Submitted by jhartgen@abi.org on

Tim Mayopoulos was squashed into a middle seat in coach on his flight to San Francisco, the only one available when he booked that afternoon. The Wi-Fi wasn’t working, so he pulled out a notepad to jot down what he would say to employees when he started his new job as chief executive of the failed Silicon Valley Bank the next morning. Around the same time that Sunday evening, Greg Carmichael walked into Signature Bank’s Midtown Manhattan headquarters. The employees on site had just learned the Federal Deposit Insurance Corp. was seizing the bank and booting its chief executive. Carmichael was in charge now. “I walked in, put my briefcase down, and the FDIC asked me if I would address the group,” Carmichael said. Both Mayopoulos and Carmichael were called up from an FDIC reserve corps of industry veterans who could parachute in when a bank went down, the Wall Street Journal reported.
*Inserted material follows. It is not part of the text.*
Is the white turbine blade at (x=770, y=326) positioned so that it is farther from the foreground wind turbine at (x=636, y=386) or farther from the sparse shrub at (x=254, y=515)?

The group, formed in 2017, came about after the 2008 financial crisis, when the agency had to install one of its own top officials to lead failed IndyMac. For years, no one needed them. That changed the weekend of March 12. To prepare for the moment, the FDIC had screened more than 100 candidates with varied backgrounds — including as CEOs, chief financial officers and chief operating officers — to reflect the roles that might be needed. David Kiddney, who oversees the program, said many of the candidates took part in small group sessions to review the protocols for running bridge banks.